Té negro ¿Fortalece?

Cómo se elabora: los productores de té enrollan o trituran las hojas, liberando una enzima que oxida las catequinas. La fermentación crea el rico sabor y el color oscuro de la infusión.

Beneficios: Los investigadores aseguran que el té negro ayuda a fortalecer el esqueleto. Y según un estudio japonés que involucró a 498 mujeres durante cinco años, las mujeres posmenopáusicas que bebían té negro con regularidad tenían una mayor densidad mineral ósea en la columna lumbar y la cadera.

Otro informe publicado en 2018 en la revista Biomedicine and Pharmacotherapy, asegura que existe una cierta evidencia de que el té negro puede ayudar a proteger contra los ataques cardíacos.

Posiblemente esto se deba a que los polifenoles del té negro ayudan a relajar los vasos sanguíneos, lo que evita que se contraigan.

Un aviso: agregar el chorrito de leche con el que tantas veces se acompaña al té negro no es la mejor idea. Porque las proteínas de la leche pueden unirse con algunos de los compuestos beneficiosos del té negro y reducir la capacidad del cuerpo para absorberlos.

4 cuestiones que debe saber

• Todos los tés contienen cafeína de forma natural. El negro es el que más tiene (72 mg en unos 350 gramos) y aproximadamente es la mitad que el café.

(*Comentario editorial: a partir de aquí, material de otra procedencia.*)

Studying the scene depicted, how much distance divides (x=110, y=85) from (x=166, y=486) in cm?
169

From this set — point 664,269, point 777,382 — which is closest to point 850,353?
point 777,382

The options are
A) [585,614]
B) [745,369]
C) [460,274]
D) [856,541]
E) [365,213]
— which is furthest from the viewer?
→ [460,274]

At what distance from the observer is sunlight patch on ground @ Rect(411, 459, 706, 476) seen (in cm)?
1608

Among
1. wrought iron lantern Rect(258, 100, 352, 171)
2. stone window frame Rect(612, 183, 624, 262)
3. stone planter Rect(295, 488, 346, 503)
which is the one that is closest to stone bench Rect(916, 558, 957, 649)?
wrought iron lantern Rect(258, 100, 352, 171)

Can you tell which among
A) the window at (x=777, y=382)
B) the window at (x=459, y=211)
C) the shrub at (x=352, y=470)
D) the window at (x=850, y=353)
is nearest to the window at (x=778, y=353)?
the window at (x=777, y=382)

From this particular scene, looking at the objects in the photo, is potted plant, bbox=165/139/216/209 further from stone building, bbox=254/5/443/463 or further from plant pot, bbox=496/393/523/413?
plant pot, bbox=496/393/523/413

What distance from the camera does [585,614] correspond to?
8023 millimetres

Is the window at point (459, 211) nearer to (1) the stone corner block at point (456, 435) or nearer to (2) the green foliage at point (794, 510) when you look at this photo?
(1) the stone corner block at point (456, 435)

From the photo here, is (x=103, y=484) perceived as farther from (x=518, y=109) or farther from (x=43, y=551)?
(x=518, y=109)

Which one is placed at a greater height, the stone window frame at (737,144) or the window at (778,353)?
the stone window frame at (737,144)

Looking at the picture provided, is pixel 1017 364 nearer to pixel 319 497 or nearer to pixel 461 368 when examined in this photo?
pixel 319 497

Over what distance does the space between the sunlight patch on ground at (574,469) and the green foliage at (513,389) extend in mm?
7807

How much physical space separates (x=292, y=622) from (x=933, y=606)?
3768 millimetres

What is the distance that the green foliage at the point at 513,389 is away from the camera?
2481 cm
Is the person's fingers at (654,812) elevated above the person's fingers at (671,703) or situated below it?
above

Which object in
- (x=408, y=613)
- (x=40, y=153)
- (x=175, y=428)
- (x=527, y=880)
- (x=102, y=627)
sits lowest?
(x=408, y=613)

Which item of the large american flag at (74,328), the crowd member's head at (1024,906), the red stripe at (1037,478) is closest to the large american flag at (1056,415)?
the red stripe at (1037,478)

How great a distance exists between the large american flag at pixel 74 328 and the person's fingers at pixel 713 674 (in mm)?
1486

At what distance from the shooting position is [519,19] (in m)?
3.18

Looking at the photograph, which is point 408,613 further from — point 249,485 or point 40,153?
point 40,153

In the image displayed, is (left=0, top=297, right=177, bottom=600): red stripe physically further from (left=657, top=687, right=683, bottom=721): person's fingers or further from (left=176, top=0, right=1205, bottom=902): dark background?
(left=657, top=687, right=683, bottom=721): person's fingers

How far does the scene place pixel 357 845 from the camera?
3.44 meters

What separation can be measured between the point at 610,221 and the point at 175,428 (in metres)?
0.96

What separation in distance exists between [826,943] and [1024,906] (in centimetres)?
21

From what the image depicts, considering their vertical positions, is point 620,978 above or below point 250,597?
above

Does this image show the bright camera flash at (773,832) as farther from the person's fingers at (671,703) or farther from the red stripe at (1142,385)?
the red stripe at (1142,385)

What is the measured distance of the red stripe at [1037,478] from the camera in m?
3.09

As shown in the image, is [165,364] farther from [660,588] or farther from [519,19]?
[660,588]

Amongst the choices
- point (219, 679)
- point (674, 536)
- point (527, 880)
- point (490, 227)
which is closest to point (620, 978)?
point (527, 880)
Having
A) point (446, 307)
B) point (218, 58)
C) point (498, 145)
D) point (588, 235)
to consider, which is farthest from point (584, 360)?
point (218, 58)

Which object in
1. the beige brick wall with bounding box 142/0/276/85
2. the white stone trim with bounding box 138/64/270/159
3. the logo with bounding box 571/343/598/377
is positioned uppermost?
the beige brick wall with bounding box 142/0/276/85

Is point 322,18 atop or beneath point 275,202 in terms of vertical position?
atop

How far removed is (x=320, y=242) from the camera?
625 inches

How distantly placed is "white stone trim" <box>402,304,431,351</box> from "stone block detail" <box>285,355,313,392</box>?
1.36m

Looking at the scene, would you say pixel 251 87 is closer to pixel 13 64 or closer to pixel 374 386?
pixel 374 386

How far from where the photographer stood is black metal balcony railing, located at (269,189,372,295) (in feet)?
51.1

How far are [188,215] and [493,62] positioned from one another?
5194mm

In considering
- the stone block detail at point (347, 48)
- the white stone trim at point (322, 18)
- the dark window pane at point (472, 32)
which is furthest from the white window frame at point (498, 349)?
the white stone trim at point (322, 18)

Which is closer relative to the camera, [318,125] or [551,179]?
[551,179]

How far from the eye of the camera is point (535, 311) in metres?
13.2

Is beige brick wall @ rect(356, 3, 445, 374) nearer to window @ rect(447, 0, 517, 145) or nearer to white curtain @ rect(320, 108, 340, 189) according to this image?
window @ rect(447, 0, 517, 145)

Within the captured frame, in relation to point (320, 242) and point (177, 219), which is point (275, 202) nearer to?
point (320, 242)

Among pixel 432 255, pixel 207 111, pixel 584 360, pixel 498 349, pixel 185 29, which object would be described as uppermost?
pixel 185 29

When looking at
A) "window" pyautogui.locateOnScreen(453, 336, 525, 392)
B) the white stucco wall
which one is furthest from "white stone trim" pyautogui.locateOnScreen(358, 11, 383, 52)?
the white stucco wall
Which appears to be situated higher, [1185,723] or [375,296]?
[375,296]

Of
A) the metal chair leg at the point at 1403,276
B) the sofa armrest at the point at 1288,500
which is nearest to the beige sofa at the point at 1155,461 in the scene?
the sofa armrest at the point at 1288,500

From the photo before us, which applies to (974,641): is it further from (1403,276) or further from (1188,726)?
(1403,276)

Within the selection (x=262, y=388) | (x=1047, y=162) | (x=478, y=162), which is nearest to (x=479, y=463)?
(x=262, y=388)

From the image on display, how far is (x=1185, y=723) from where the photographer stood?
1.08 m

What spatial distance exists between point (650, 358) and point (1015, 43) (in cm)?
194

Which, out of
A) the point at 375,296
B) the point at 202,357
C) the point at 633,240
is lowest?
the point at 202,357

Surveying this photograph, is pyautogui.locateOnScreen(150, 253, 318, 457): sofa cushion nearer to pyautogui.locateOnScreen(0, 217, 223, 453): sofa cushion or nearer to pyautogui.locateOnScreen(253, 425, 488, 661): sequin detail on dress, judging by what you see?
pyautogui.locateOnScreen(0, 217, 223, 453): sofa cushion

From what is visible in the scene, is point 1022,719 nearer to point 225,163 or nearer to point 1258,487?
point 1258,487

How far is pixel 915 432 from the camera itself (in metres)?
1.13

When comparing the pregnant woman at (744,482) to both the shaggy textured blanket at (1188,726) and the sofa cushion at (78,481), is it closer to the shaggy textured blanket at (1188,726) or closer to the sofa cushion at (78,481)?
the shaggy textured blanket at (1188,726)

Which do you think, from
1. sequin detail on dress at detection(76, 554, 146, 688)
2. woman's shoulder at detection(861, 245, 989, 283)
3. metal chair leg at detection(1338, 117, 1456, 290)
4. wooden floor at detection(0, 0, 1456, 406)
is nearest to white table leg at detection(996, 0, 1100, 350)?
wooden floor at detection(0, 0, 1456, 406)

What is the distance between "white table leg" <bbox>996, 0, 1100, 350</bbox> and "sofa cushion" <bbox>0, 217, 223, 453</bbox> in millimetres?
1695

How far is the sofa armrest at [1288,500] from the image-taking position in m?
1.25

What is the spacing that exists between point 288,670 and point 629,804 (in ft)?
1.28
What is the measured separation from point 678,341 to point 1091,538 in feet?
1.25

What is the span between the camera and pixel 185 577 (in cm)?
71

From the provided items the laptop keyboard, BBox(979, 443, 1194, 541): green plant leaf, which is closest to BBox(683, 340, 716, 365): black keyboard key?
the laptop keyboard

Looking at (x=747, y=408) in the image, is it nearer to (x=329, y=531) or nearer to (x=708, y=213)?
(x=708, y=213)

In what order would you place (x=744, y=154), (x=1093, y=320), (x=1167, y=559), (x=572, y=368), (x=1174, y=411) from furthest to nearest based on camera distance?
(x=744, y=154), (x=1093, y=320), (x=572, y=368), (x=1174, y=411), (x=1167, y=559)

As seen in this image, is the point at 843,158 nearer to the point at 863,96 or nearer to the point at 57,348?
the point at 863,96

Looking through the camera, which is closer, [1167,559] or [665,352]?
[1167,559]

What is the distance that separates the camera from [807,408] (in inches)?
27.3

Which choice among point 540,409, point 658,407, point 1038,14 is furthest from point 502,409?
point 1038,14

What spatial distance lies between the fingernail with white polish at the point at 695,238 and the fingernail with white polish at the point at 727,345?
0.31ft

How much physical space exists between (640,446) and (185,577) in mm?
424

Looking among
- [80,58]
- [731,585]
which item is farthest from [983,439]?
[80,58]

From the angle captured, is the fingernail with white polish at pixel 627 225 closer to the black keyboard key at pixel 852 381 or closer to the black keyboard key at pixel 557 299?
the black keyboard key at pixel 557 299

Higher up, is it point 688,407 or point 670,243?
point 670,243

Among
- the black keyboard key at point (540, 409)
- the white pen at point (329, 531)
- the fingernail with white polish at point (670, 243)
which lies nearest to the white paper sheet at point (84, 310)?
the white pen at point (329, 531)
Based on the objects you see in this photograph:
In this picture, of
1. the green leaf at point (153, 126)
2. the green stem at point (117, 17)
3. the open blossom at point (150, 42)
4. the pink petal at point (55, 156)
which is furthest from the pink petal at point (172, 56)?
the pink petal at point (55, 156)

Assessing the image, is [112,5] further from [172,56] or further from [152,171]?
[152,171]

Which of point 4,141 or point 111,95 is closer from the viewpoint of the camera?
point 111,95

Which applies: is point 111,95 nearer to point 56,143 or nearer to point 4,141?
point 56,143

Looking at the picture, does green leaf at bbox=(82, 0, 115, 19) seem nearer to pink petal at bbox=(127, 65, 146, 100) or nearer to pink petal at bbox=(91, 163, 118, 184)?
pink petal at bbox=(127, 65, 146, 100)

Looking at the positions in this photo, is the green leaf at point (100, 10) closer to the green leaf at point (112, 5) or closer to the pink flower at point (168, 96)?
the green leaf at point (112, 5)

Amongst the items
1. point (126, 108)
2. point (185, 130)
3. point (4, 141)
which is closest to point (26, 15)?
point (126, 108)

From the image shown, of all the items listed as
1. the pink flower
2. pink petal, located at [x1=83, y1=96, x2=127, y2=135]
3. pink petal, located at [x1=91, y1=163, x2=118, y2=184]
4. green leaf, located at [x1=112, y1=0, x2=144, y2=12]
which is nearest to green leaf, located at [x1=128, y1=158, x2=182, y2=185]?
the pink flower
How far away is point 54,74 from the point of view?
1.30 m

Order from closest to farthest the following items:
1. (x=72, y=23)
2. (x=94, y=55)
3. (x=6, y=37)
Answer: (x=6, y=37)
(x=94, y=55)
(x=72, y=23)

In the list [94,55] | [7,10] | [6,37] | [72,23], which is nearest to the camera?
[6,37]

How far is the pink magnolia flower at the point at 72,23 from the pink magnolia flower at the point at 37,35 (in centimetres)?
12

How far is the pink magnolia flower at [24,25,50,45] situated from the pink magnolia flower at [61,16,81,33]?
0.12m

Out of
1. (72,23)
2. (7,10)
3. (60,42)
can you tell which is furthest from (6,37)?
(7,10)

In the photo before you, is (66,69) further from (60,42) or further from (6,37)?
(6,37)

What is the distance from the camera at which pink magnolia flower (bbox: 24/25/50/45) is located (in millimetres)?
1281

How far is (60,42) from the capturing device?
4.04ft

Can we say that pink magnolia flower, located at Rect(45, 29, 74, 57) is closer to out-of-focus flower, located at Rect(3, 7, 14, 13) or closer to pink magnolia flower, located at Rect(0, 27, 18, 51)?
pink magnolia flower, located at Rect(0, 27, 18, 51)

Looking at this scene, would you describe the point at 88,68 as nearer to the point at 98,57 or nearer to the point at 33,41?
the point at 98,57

• La Organización Mundial de la Salud ha clasificado las bebidas muy calientes (70 grados o más) como posibles carcinógenos. Y aunque las bebidas generalmente no se sirven tan calientes, no está de más saberlo y dejar que el té se enfríe un poquito antes de beberlo.

• El té helado descafeinado y casero tienen menos compuestos beneficiosos debido al proceso de descafeinar o diluir con hielo. Si quiere mantener sus ventajas, lo más recomendable sería duplicar la cantidad de té para compensar la diferencia, sugiere el científico Jeffrey Blumberg.

• Tenga cuidado con las bebidas azucaradas de té porque suelen tener una gran cantidad de azúcar y muchísimas calorías.